§ Aim of the exercise: Reproduce word for word the part of the data below that opens with the line containing "Which of the objects" and closes with the line containing "is farthest from the camera?", including both of those lines.

§ Source records:
——————————

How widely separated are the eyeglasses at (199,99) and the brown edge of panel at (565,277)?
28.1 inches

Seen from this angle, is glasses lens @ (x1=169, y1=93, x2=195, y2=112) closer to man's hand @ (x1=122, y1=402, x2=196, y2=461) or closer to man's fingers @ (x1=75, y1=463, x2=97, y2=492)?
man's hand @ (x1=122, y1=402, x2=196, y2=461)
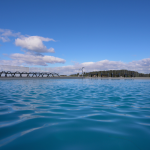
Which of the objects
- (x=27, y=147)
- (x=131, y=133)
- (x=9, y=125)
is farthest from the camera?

——————————

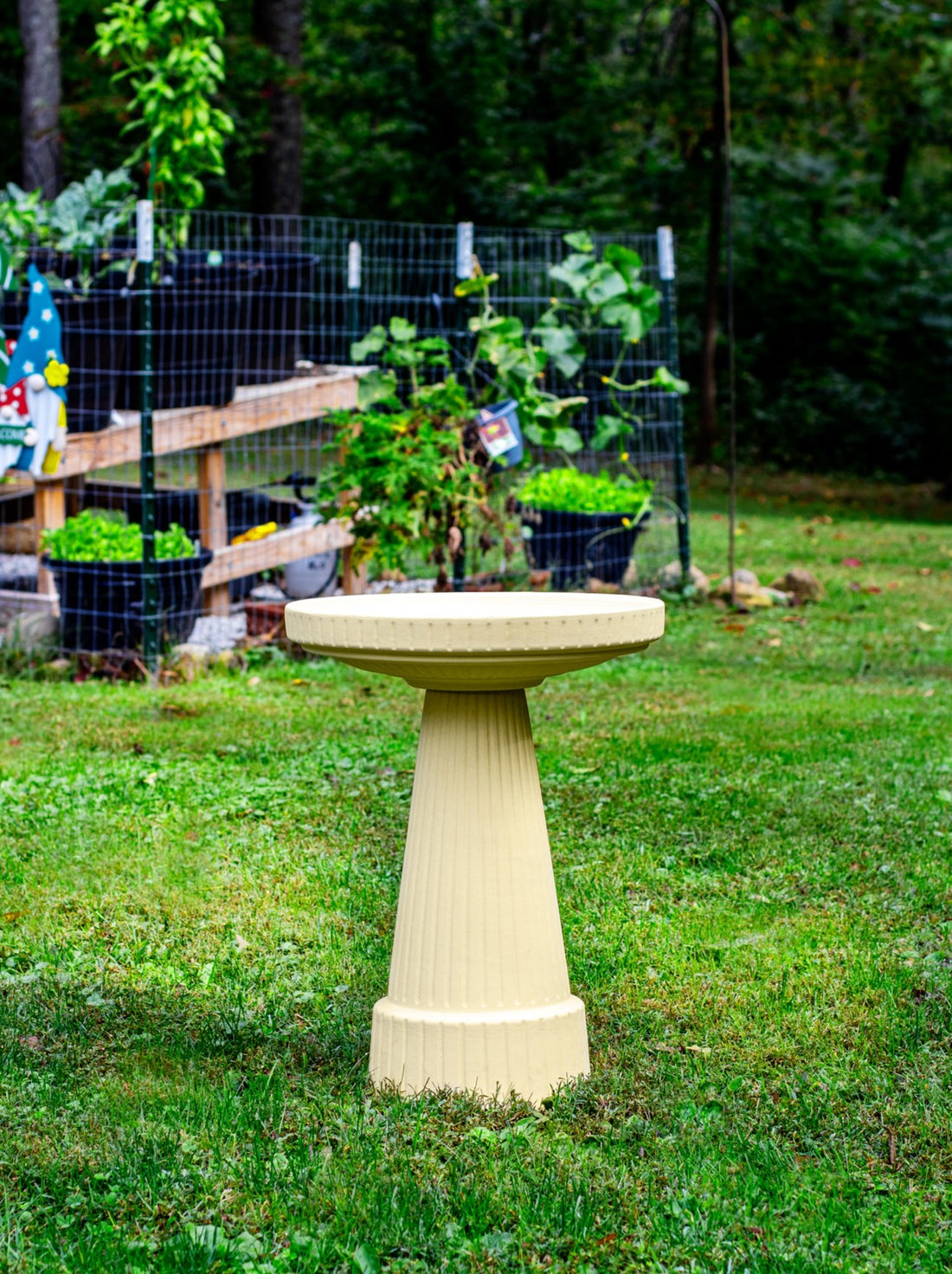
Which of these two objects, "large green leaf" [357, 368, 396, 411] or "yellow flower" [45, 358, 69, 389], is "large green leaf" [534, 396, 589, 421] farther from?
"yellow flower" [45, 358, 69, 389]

——————————

§ Finished task:
Which of the objects
- (x=27, y=147)
- (x=131, y=133)
- (x=9, y=125)
is farthest from the camera?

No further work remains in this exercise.